**The problem**
From the items below, keep only the lines that contain the string "JSON", and copy each one.

**Working data**
▼▼▼
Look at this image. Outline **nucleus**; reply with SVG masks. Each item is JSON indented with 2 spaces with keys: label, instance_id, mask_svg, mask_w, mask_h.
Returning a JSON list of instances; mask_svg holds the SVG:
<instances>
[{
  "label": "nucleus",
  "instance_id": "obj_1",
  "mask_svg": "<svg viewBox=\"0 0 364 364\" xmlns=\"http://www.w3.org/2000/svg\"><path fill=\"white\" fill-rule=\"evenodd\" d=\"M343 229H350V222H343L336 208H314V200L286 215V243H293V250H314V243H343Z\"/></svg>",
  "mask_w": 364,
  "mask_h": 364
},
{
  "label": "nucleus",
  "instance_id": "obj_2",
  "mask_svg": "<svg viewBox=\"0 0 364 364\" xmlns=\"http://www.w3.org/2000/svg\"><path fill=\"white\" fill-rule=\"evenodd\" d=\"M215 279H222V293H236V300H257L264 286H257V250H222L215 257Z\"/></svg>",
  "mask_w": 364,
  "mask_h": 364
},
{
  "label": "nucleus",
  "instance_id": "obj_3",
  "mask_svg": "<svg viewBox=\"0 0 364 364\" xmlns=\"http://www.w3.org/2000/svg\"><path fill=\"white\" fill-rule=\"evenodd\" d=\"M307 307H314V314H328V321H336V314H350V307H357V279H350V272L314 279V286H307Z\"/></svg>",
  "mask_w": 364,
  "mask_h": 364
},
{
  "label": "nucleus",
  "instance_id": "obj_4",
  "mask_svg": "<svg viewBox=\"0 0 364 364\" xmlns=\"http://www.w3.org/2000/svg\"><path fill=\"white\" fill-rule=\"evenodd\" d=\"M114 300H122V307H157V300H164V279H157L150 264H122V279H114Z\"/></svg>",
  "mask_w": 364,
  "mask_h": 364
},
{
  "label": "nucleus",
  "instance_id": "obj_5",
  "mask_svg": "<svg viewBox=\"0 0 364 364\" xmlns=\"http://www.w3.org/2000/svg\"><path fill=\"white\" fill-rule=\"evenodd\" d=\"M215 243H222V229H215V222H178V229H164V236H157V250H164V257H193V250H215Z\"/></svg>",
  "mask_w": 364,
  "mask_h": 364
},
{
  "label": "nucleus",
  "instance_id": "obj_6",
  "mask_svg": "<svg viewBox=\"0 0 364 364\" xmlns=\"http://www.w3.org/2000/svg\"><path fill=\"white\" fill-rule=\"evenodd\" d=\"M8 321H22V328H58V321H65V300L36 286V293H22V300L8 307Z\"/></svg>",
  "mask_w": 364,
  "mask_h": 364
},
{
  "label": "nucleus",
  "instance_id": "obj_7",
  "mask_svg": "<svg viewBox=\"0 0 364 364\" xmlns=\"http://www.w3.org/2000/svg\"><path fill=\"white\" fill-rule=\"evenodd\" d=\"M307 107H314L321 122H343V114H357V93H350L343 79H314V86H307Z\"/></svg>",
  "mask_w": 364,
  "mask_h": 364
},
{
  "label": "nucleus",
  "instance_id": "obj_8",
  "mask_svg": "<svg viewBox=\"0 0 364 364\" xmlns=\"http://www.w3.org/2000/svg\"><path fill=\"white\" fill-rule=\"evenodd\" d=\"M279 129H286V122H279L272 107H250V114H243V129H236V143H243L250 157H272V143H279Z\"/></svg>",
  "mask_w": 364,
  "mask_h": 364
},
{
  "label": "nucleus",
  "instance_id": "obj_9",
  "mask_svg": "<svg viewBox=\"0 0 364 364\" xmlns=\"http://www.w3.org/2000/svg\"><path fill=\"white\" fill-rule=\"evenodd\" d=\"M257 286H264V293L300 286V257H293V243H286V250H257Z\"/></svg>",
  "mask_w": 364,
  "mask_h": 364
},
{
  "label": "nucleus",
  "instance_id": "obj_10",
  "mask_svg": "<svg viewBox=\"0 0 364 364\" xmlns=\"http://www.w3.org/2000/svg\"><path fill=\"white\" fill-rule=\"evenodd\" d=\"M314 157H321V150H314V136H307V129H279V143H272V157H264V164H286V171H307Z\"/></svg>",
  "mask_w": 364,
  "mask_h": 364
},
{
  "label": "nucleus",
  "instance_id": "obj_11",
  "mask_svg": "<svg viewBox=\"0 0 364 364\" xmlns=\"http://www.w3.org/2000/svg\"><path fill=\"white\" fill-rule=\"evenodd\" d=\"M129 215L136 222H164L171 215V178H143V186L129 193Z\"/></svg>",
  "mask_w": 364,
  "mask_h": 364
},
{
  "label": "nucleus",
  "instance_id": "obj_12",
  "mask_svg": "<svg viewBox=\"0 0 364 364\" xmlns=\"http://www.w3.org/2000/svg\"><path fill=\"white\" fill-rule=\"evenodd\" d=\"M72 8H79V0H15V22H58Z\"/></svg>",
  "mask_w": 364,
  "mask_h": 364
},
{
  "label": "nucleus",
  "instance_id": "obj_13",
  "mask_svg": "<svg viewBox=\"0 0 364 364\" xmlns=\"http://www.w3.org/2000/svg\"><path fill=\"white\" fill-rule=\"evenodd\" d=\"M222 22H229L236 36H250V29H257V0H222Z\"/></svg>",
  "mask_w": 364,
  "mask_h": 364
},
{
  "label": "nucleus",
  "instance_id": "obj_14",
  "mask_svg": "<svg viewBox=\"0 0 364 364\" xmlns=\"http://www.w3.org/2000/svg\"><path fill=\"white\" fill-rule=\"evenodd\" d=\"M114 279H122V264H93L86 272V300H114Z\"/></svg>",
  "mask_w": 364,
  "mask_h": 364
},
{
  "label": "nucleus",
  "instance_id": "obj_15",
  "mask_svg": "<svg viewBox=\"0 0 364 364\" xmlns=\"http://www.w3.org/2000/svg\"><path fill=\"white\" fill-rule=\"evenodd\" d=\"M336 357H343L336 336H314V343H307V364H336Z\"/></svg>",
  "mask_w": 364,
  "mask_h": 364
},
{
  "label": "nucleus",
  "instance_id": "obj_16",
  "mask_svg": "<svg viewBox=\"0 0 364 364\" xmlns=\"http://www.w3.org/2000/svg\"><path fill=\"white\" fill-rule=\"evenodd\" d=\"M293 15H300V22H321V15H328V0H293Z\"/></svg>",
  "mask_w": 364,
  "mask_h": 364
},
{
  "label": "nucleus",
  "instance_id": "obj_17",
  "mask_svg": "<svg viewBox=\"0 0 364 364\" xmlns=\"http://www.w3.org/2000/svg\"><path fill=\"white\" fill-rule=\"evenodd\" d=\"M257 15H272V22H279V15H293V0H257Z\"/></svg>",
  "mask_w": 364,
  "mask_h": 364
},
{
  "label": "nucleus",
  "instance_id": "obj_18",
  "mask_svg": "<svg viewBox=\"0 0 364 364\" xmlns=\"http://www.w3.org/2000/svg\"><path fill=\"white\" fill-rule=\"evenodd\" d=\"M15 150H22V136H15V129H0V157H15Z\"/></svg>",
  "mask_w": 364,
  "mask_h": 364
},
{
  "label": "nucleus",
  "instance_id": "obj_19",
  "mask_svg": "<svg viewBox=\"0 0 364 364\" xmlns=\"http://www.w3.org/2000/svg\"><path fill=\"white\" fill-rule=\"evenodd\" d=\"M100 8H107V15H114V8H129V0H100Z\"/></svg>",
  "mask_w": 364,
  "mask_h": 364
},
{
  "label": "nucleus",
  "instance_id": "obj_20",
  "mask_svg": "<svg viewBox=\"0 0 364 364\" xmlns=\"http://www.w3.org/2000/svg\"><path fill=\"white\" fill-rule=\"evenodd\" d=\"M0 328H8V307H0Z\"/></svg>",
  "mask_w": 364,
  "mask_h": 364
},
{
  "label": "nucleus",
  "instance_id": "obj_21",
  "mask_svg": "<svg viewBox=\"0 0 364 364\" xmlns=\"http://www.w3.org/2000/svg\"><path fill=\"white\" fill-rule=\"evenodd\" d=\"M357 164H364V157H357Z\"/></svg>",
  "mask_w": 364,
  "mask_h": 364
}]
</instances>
▲▲▲
**Task output**
Look at this image. Outline **nucleus**; reply with SVG masks. Each item is JSON indented with 2 spaces with keys: label, instance_id, mask_svg, mask_w, mask_h.
Returning a JSON list of instances; mask_svg holds the SVG:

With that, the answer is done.